# for emacs: -*- mode: sh; -*-

# Drosophila pseudoobscura -- Baylor "CAF1" via Eisen's 12-fly site
# (Identical to FlyBase dpse_r2.1_FB2008_02)

# THIS IS ONLY TO GET MASKED SEQUENCE -- NOT A BROWSER AT THIS POINT


#########################################################################
# DOWNLOAD SEQUENCE (DONE 9/26/06 angie)
    ssh kkstore05
    mkdir /cluster/store12/dp4
    ln -s /cluster/store12/dp4 /cluster/data/dp4
    mkdir /cluster/data/dp4/downloads
    cd /cluster/data/dp4/downloads
    wget http://rana.lbl.gov/drosophila/caf1/dpse_caf1.tar.gz
    tar xvzf dpse_caf1.tar.gz
    cd dpse
    faSize scaffolds.fa
#152738921 bases (6681752 N's 146057169 real 146057169 upper 0 lower) in 4896 sequences in 1 files
#Total size: mean 31196.7 sd 649312.0 min 101 (Unknown_singleton_1691) max 30794189 (Ch2) median 1734
#N count: mean 1364.7 sd 21011.7
#U count: mean 29831.9 sd 628747.5
#L count: mean 0.0 sd 0.0
    # Tweak their funny chromosome names (Ch*) to our pattern (chr*):
    sed -e 's/^>Ch/>chr/' scaffolds.fa > UCSC.fa
    sed -e 's/^Ch/chr/' assembly.agp > UCSC.agp


#########################################################################
# MAKE GENOME DB *UP TO DB STEP ONLY* (DONE 9/27/06 angie)
    ssh kkstore05
    cd /cluster/data/dp4
    cat > dp4.config.ra <<EOF
# Config parameters for makeGenomeDb.pl:
db dp4
clade insect
scientificName Drosophila pseudoobscura
assemblyDate Feb. 2006
assemblyLabel Baylor CAF1
orderKey 57
mitoAcc none
fastaFiles /cluster/data/dp4/downloads/dpse/UCSC.fa
agpFiles /cluster/data/dp4/downloads/dpse/UCSC.agp
dbDbSpeciesDir drosophila
EOF

    # Stop at db step so we can use featureBits, but don't do dbDb and trackDb
    # because we're not building an actual browser for now.
    makeGenomeDb.pl dp4.config.ra -stop=db \
      >& makeGenomeDb.log & tail -f makeGenomeDb.log
    # Because of the extremely long sequence names for unplaced sequences,
    # the chromInfo load command failed because the index string length was 
    # too short.  So I temporarily modified my ~/kent/src/hg/lib/chromInfo.sql
    # to lengthen the index, dropped the dp4 database and ran -continue db.
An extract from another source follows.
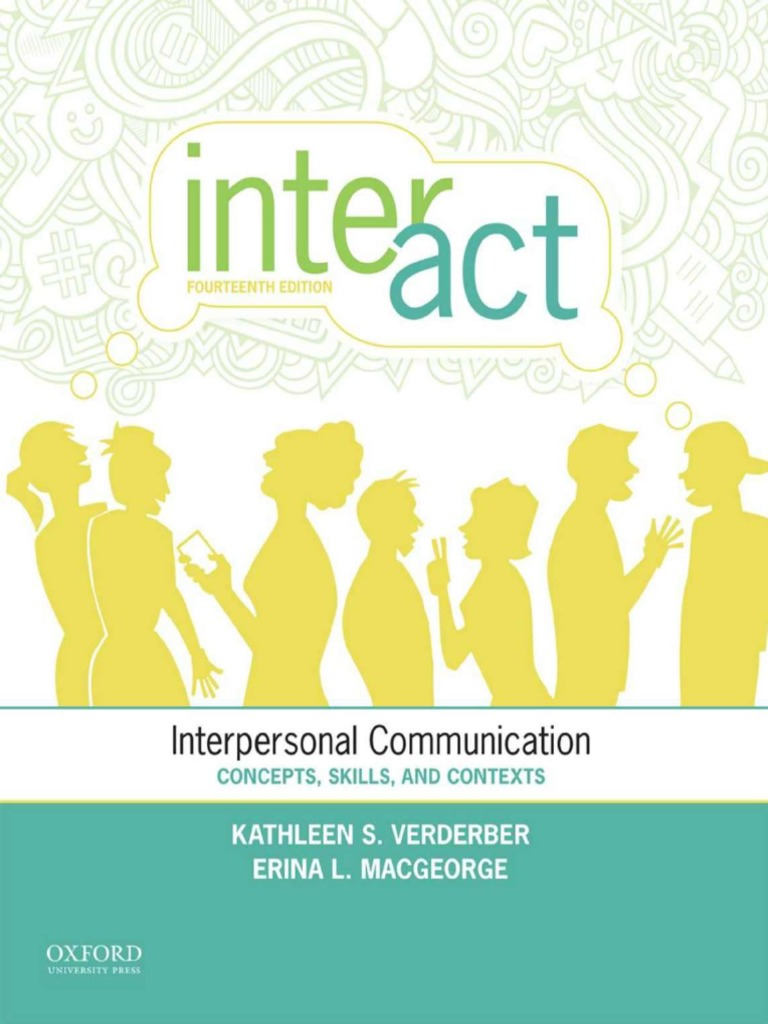 Inter Act 14th Edition Com35 Pdf Interpersonal Communication Interpersonal Relationships For instance, it can vary from punctuality to response time as well as to the basics of time management. inter act 14th edition com35 pdf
#########################################################################
# REPEATMASKER (DONE 9/27/06 angie)
    ssh kkstore05
    # Run -debug to create the dir structure and preview the scripts:
    doRepeatMasker.pl dp4 -verbose 3 -debug
    # Run it for real and tail the log:
    doRepeatMasker.pl dp4 -species drosophila -verbose 3 \
      >& /cluster/data/dp4/bed/RepeatMasker.2006-09-27/do.log &
    tail -f /cluster/data/dp4/bed/RepeatMasker.2006-09-27/do.log
    # RepeatMasker and lib version from do.log:
#    March 20 2006 (open-3-1-5) version of RepeatMasker
#CC   RELEASE 20060315;                                            *
    # Compare coverage to previous assembly:
    featureBits -chrom=chr2 dp4 rmsk
#1245499 bases of 29873196 (4.169%) in intersection
    featureBits -chrom=chr2 dp3 rmsk
#1140300 bases of 29702756 (3.839%) in intersection


#########################################################################
# SIMPLE REPEATS (TRF) (DONE 9/27/06 angie)
    ssh kolossus
    nice tcsh
    mkdir /cluster/data/dp4/bed/simpleRepeat
    cd /cluster/data/dp4/bed/simpleRepeat
    twoBitToFa ../../dp4.unmasked.2bit stdout \
    | trfBig -trf=/cluster/bin/i386/trf stdin /dev/null \
      -bedAt=simpleRepeat.bed -tempDir=/tmp \
    >& trf.log & tail -f trf.log
    # ~50 minutes (longer than D. mel, must be because of the scaffolds)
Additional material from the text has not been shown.